Décidément, on n’arrête pas le progrès…Il y a une dizaine
d’années, la TEP/TDM (tomoscingraphie par émission de positons
couplée à la tomodensitométrie) faisait son entrée dans la pratique
oncologique courante en France. Actuellement, grâce au
développement et à la diffusion des cyclotrons pour la production
de fluor 18, la TEP-TDM est devenue accessible à la plupart des
oncologues de ce pays. Il y a une dizaine d’années aussi, les
constructeurs de caméras à positons considéraient qu’il était
impossible de coupler une machine TEP et une IRM pour des motifs
techniques. Aujourd’hui, les plus grands constructeurs proposent
dans leur catalogue un appareil hybride intégrant une TEP et une
IRM avec un aimant de 3 Tesla (3T).
A ce stade, peu de services de médecine nucléaire se sont
équipés de ce dernier pour des motifs financiers y compris dans
certains pays européens. Il en est différemment aux Etats-Unis et
en Allemagne où quelques services sont équipés, avec déjà une
première expérience clinique.
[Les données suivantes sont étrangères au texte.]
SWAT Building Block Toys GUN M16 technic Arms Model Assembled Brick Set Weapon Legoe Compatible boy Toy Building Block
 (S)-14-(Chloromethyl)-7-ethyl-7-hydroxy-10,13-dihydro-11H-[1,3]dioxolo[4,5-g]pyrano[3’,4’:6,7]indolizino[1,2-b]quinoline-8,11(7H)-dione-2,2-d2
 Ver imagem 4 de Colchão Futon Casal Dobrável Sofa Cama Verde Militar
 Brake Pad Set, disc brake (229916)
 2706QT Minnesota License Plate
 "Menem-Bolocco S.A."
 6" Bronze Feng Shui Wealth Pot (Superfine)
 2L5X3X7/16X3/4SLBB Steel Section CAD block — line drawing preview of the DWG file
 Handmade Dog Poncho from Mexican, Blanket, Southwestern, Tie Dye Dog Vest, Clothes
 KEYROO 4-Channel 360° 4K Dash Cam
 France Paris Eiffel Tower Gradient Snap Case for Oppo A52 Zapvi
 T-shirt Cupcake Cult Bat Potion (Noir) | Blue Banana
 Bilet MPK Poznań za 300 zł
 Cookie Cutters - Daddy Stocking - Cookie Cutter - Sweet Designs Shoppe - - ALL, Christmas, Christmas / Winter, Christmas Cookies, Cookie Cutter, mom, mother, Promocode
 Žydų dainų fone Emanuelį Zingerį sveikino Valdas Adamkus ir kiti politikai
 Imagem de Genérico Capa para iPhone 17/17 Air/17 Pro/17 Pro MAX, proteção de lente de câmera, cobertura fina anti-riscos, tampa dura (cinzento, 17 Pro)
Une étude allemande réalisée à Munich
a ainsi comparé TEP-TDM et TEP-IRM chez 32 patients atteints d’une
pathologie maligne.
Il faut préciser que la machine est installée depuis 12 mois
dans le service de médecine nucléaire de la Technische Universität
de la ville. Les deux techniques ont été utilisées chez le même
patient après une injection unique de fluorodéoxyglucose (FDG)
marqué par le fluor 18 (18F-FDG), la dose moyenne étant de 401+42
Mbq, Une correction de l’atténuation et du rayonnement diffusé a
été appliquée aux données issues des deux examens, la
reconstruction des images étant assurée par itération et non par
rétroprojection filtrée. La lecture visuelle de ces dernières a été
confiée à deux équipes entraînées qui ont dénombré les lésions
significatives, en l’occurrence les foyers «hypermétaboliques»,
tout en précisant leur topographie. La qualité des images a été
également appréciée. Une mesure du SUVmax (standardized uptake
value max) a été effectuée au niveau de ces foyers. Ce paramètre
semi-quantitatif donne une idée de l’intensité de la captation du
déoxyglucose.
La durée de l’acquisition des données s’est avérée être la même
pour les deux examens, soit ≤ 20 minutes, ce qui est considéré
comme court en médecine nucléaire. La qualité des images a été
jugée bonne ou excellente dans les deux cas. Le nombre des foyers
détectés a été identique en TEP-TDM et en TEP-IRM, soit 80. Il en a
été de même pour le nombre de patients concernés par ces foyers,
soit 20.
Aucune discordance n’a été mise en évidence quant au diagnostic
topographique. En outre, une corrélation étroite a été établie
entre les SUVmax mesurés au moyen des deux techniques (r=0,93) et
il en a été de même pour le bruit de fond tissulaire (r=0,92).
En bref, la TEP-IRM est faisable en pratique courante et son
efficacité semble être correcte, mais il faudra tout de même
démontrer qu’elle apporte un plus par rapport à la TEP-TDM. En
effet, ces machines hybrides révolutionnaires sont d’un coût élevé,
ce qui peut avoir un effet dissuasif dans le contexte actuel. A
suivre…
Dr Philippe Tellier
Drzezga A et coll. : First clinical experience with integrated whole-body PET/MR : comparison to PET/CT in patients with oncologic diagnosis. J Nucl Med 2012 ; 53 :845-856.